━━ TEXT EXCERPT

Wendell Wood, national sales manager for Pacific Shoring in Santa Rosa, CA, and a major contributor to the 1989 OSHA excavation and trenching standards, echoes the increasing expertise of protective system manufacturers. “I’ve noticed that the ability of manufacturers to customize for special needs has increased and the availability of knowledgeable engineering with respect to the industry has blossomed so that if there is a special need, a contractor can get readily available engineering help for component systems,” Wood says. “In other words, they may take spreader pipe, trench boxes and slide rail and mold that together into a safe work environment. The availability of sound engineering in the industry and manufacturers’ willingness to move beyond cookie-cutter products to provide job-site-specific solutions—that has expanded a great deal in the past six or seven years.”

Lamberson notes that increasing customization of available products is a major benefit to excavation contractors. “Technology has brought a tremendous increase in options, in features, abilities to handle different pipe diameters, and ability to match the equipment to the shoring onsite, the lighter systems that can match the smaller backhoe market,” he says. Schafer adds that the ability to customize protection systems to the job means that HRP Construction can purchase these systems and adapt them to specific job-site requirements instead of renting. “We invested a lot of money and went out and bought seven or eight lateral boxes so that every crew has at least one of those boxes onsite at all times for small excavations,” Schafer says. “Besides that, we probably have 20 other trench boxes that we keep in house at all times. We can’t afford, with trucking costs, to rent stuff—it’s just cost-prohibitive to do that. It’s just a lot more economical to purchase the boxes than to rent them.”

Schafer has also noticed continuous improvement in system design based on manufacturers’ experience in the market, which allows contractors to customize the systems out in the field. “In the recent past, there were four different pin sizes for spreaders,” he says. “Finally, a couple of years ago, everybody went to one standard size for pins. Another thing they have changed is that they’re using longer collars in the boxes and double-drilling them so you can cut your spreaders in half. You can gain a foot of box width just by pulling the pins, spreading the box out and putting the pins back in.”

━━━━

**WHAT NEEDS TO BE DONE**
In the trench shoring text, how many spreader pin sizes were in use before manufacturers moved to one standard size?

━━ ENTRIES

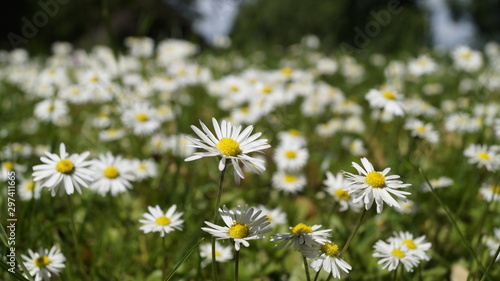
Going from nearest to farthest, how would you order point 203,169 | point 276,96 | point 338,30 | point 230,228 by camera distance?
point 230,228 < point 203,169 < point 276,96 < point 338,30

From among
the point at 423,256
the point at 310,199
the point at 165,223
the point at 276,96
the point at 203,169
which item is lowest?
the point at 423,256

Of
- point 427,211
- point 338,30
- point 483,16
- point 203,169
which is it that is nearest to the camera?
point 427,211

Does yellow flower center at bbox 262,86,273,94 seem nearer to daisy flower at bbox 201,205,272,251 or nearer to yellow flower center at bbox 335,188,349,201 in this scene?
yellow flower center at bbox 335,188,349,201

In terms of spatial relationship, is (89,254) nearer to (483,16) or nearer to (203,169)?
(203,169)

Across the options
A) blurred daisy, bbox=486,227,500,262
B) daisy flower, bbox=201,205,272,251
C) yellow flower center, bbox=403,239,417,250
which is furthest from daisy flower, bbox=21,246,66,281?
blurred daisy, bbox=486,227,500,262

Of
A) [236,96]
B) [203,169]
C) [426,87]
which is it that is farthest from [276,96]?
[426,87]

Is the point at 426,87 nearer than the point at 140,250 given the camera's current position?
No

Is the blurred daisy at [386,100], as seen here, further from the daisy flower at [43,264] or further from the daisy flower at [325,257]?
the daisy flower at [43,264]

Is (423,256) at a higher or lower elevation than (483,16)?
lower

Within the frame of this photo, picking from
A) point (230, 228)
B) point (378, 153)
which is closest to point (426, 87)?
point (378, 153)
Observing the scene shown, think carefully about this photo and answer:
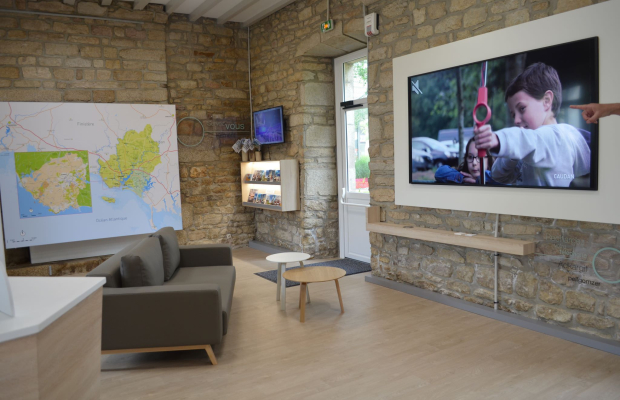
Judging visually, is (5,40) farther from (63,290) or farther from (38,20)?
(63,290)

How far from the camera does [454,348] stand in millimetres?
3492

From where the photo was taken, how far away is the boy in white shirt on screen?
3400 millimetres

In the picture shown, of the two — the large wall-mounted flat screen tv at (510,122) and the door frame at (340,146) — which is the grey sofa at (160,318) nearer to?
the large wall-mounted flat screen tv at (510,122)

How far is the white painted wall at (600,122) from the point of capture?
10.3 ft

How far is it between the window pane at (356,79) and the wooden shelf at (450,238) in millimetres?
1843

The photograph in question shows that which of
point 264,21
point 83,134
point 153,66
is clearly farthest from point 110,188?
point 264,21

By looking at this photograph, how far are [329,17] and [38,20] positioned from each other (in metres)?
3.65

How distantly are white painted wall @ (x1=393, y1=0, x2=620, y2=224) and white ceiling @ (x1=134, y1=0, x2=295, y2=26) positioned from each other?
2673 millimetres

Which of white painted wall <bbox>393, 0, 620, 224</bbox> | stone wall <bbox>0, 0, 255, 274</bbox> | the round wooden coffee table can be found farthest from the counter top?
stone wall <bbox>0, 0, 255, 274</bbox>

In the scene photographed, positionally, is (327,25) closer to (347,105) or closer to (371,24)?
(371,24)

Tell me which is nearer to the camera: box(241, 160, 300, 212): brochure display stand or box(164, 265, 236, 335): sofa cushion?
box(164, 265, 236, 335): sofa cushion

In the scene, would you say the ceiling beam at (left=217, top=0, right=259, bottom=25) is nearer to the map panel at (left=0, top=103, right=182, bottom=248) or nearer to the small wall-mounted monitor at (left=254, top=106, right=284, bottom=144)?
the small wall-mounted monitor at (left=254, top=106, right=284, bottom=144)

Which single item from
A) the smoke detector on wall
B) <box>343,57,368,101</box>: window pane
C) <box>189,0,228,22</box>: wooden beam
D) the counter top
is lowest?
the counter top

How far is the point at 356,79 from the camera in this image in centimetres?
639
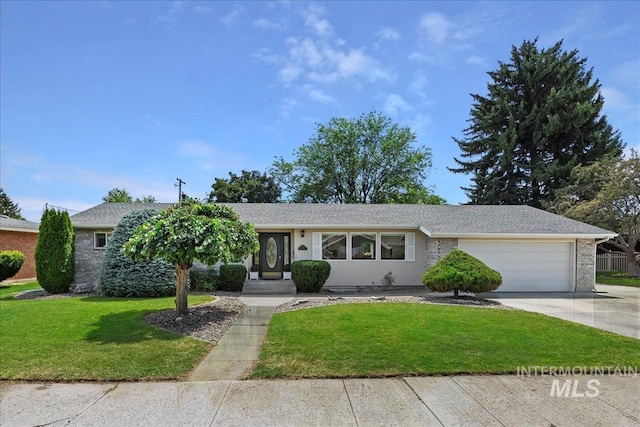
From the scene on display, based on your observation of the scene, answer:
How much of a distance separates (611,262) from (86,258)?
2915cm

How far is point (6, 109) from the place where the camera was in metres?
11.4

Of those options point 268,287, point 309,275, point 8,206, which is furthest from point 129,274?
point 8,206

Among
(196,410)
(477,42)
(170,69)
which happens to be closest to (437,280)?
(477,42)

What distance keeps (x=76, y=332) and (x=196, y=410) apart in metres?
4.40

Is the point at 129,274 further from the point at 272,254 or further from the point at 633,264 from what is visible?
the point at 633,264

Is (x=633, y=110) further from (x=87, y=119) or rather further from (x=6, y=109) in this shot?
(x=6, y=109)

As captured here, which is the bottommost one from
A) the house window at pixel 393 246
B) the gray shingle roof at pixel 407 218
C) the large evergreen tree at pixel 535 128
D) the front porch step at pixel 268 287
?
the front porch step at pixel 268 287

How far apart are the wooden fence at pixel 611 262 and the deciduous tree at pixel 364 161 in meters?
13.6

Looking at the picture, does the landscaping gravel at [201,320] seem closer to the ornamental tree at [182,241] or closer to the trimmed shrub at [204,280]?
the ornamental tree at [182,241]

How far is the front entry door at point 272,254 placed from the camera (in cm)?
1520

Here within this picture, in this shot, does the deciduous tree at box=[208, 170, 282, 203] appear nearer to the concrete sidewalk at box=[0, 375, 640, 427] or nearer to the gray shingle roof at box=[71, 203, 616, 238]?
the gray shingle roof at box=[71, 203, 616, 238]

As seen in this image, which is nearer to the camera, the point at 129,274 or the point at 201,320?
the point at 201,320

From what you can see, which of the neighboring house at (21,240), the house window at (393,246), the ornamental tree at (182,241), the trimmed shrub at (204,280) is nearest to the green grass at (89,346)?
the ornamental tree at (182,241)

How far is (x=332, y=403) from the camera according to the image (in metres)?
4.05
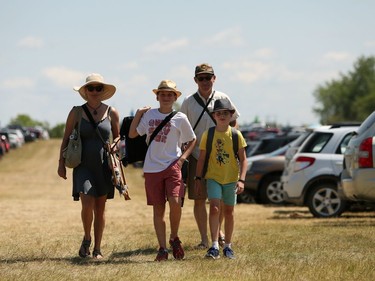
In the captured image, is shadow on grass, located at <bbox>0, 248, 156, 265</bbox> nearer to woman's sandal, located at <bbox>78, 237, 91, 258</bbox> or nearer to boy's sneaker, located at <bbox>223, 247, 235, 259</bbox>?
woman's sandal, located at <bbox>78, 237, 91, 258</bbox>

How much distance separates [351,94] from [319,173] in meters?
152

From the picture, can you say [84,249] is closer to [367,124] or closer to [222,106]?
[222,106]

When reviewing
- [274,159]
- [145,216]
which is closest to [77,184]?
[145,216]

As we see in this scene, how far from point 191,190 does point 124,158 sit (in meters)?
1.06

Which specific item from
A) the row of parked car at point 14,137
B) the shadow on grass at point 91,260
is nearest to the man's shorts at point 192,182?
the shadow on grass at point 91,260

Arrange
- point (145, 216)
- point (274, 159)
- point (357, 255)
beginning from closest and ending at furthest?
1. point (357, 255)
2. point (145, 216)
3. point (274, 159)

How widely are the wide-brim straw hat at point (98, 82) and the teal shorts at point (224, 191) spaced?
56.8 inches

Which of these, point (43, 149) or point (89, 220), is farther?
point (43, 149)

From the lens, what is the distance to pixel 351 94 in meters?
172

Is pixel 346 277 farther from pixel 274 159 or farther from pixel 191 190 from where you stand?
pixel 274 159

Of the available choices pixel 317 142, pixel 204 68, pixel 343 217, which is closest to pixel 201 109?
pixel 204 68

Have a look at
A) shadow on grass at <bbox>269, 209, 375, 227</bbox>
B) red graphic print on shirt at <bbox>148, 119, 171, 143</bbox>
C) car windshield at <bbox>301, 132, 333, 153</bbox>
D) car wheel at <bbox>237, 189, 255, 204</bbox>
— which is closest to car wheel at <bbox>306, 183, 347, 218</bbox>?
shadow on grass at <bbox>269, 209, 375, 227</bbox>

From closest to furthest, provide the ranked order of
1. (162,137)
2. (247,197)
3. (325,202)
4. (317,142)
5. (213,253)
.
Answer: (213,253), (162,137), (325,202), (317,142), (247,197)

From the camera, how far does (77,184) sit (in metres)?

━━━━

**THE OUTPUT**
Four.